#### SOURCE TEXT:
Tree structure

Started by Kaare Rasmussenover 12 years ago12 messagesgeneral
Jump to latest
#1Kaare Rasmussen
kaare@jasonic.dk

Hi

I'm trying to determine the best way to represent a simple tree
structure (like a file/dir tree or a uri path). I guess that's done a
zillion times before; I just don't seem to be able to find the right
solution. I have one special request, that I'd like to find all
'shorter' paths, i.e. given 'a/b/c/d' it'll find

a
a/b
a/b/c
- but not
b
a/c
b/a

There are a number of options to test.

1. As strings
There's no dedicated function (@>)
WHERE clause should read something like 'a/b/c/d' LIKE column || '%',
which is both ugly and (I guess) non indexable
Perhaps regex indexes would work, but not efficient and not optimal

2. As array of strings
My favorite, would be elegant. A GIN index on the whole array would
make for fast performance
Alas @> treats the arrays as a set, not an array
WHERE col @> 'a/b/c/d' would find all of the above rows, including a,
a/c, b/a, etc.

3. ltree contrib
The only option that actually works and uses index
@> works as I want it to.
But the single segments can only be alphanumeric and underscore
ltree only supports GIST
there's a length limit.

The last option is the one I'm using right now, but I hope that somebody
can point out where I'm wrong with regards to the other options, or tell
me that there is a better solution somewhere I didn't look.

--
Sent via pgsql-general mailing list (pgsql-general@postgresql.org)
To make changes to your subscription:
http://www.postgresql.org/mailpref/pgsql-general

#2Alban Hertroys
haramrae@gmail.com
In reply to: Kaare Rasmussen (#1)
Re: Tree structure

1. As strings
There's no dedicated function (@>)

#### DATASET ROWS:

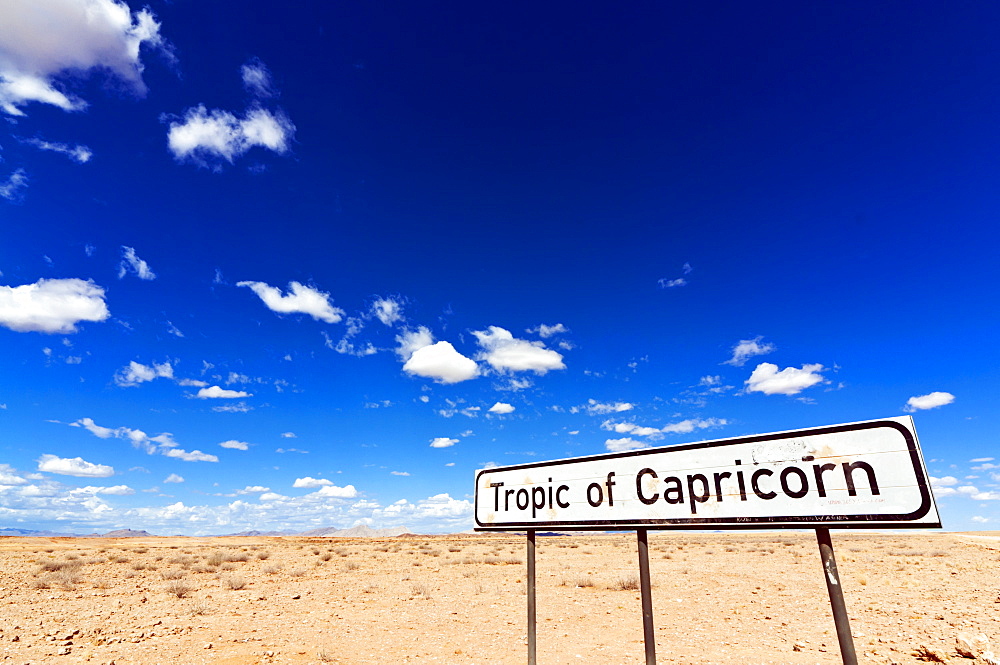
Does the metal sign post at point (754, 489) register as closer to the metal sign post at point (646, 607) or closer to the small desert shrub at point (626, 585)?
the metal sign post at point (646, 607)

* * *

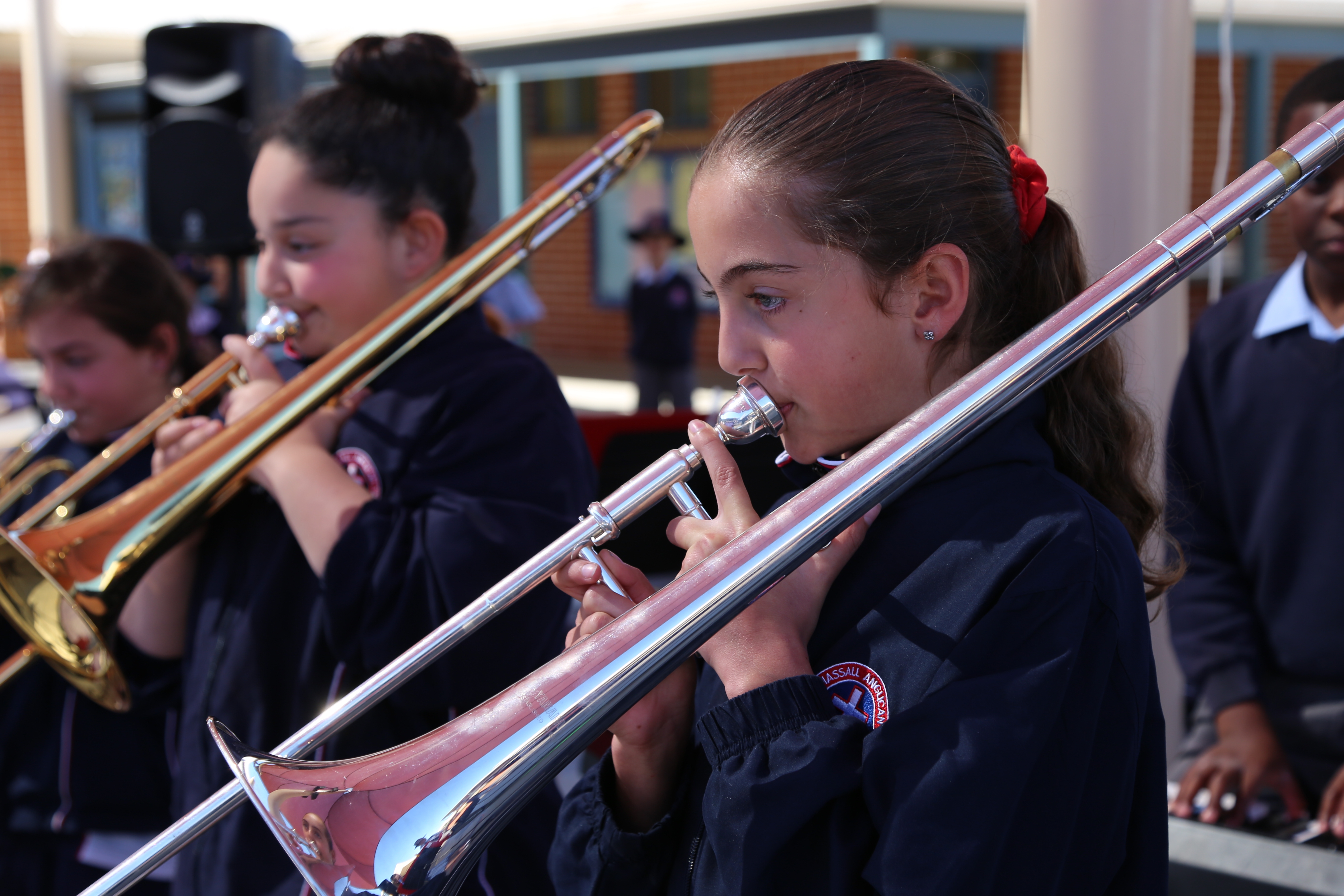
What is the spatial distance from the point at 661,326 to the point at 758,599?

#### WHAT IS ASKED:
(1) Rewrite the stretch of the tree structure thread from "There are a" through "a/c, b/a, etc.", putting "clumsy" in place of "ugly".
(2) Extend the tree structure thread, picking up right after its final line.

#### ANSWERS TO EACH TASK:
(1)
There are a number of options to test.

1. As strings
There's no dedicated function (@>)
WHERE clause should read something like 'a/b/c/d' LIKE column || '%',
which is both clumsy and (I guess) non indexable
Perhaps regex indexes would work, but not efficient and not optimal

2. As array of strings
My favorite, would be elegant. A GIN index on the whole array would
make for fast performance
Alas @> treats the arrays as a set, not an array
WHERE col @> 'a/b/c/d' would find all of the above rows, including a,
a/c, b/a, etc.

(2)
WHERE clause should read something like 'a/b/c/d' LIKE column || '%',
which is both ugly and (I guess) non indexable
Perhaps regex indexes would work, but not efficient and not optimal

2. As array of strings
My favorite, would be elegant. A GIN index on the whole array would make
for fast performance
Alas @> treats the arrays as a set, not an array
WHERE col @> 'a/b/c/d' would find all of the above rows, including a, a/c,
b/a, etc.

3. ltree contrib
The only option that actually works and uses index
@> works as I want it to.
But the single segments can only be alphanumeric and underscore
ltree only supports GIST
there's a length limit.

4. Using a recursive common table expression (CTE).
http://www.postgresql.org/docs/9.2/static/queries-with.html

--
If you can't see the forest for the trees,
Cut the trees and you'll see there is no forest.

--
Sent via pgsql-general mailing list (pgsql-general@postgresql.org)
To make changes to your subscription:
http://www.postgresql.org/mailpref/pgsql-general

#3Harald Fuchs
hari.fuchs@gmail.com
In reply to: Kaare Rasmussen (#1)
Re: Tree structure

Kaare Rasmussen <kaare@jasonic.dk> writes:

Hi

I'm trying to determine the best way to represent a simple tree
structure (like a file/dir tree or a uri path). I guess that's done a
zillion times before; I just don't seem to be able to find the right
solution. I have one special request, that I'd like to find all
shorter' paths, i.e. given 'a/b/c/d' it'll find

a
a/b
a/b/c
- but not
b
a/c
b/a

If I understand you correctly, you want a prefix match, and sure there's
a PostgreSQL extension for that:

CREATE EXTENSION prefix;

CREATE TABLE t1 (
id serial NOT NULL,
p prefix_range NOT NULL,
PRIMARY KEY (id)
);

CREATE INDEX pp ON t1 USING gist(p);

INSERT INTO t1 (p) VALUES
('a'),
('b'),
('a/c'),
('a/b'),
('b/a'),
('a/b/c');

EXPLAIN ANALYZE
SELECT id, p
FROM t1
WHERE p @> 'a/b/c/d'
;

--
Sent via pgsql-general mailing list (pgsql-general@postgresql.org)
To make changes to your subscription:
http://www.postgresql.org/mailpref/pgsql-general

#4Kaare Rasmussen
kaare@jasonic.dk
In reply to: Alban Hertroys (#2)
Re: Tree structure

Hi Alban

4. Using a recursive common table expression (CTE).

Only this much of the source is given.